+++ Given data
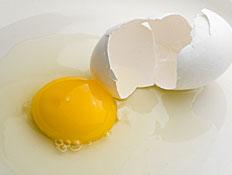 ביצה שבורה - ביצת עין (צילום: iStock)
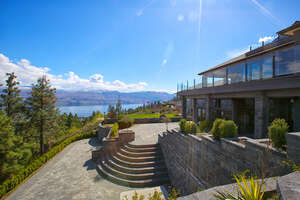 Featured Property in Kelowna, BC V1Z 4A1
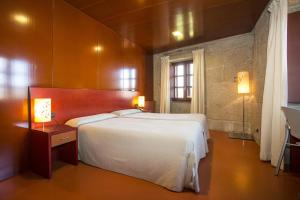 Hotel Torre Lombarda, Country houses  Allariz - big - 5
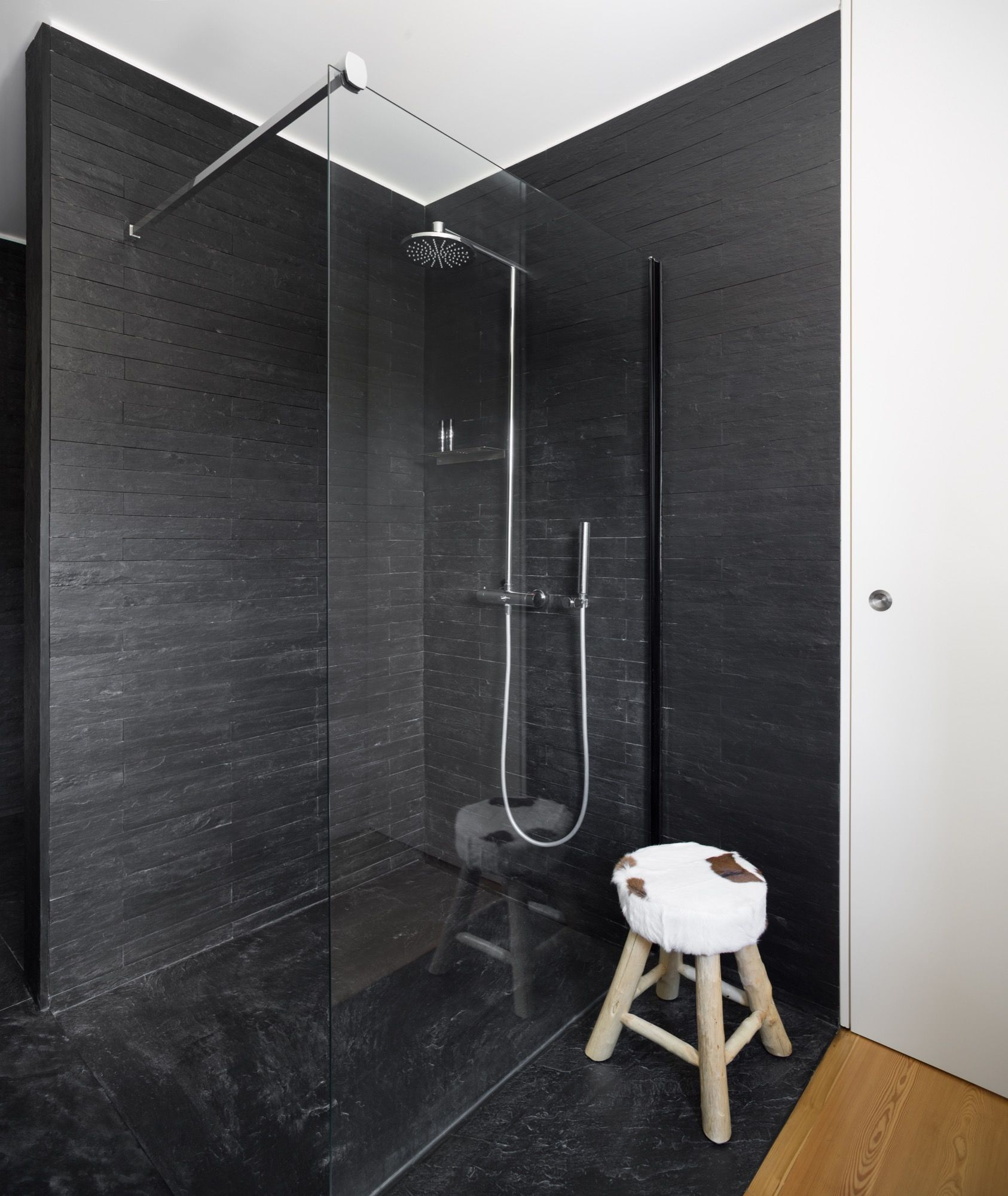 ↣ #Showers with #stone walls To bring top quality and a truly ...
++++++
> _Exercise_
Please return exactly the lines from the one containing "Featured Property in Kelowna, BC V1Z 4A1" through the end of the material above, both ends included, but not the pictures.

> _Solution for this problem_
 Featured Property in Kelowna, BC V1Z 4A1
 Hotel Torre Lombarda, Country houses  Allariz - big - 5
 ↣ #Showers with #stone walls To bring top quality and a truly ...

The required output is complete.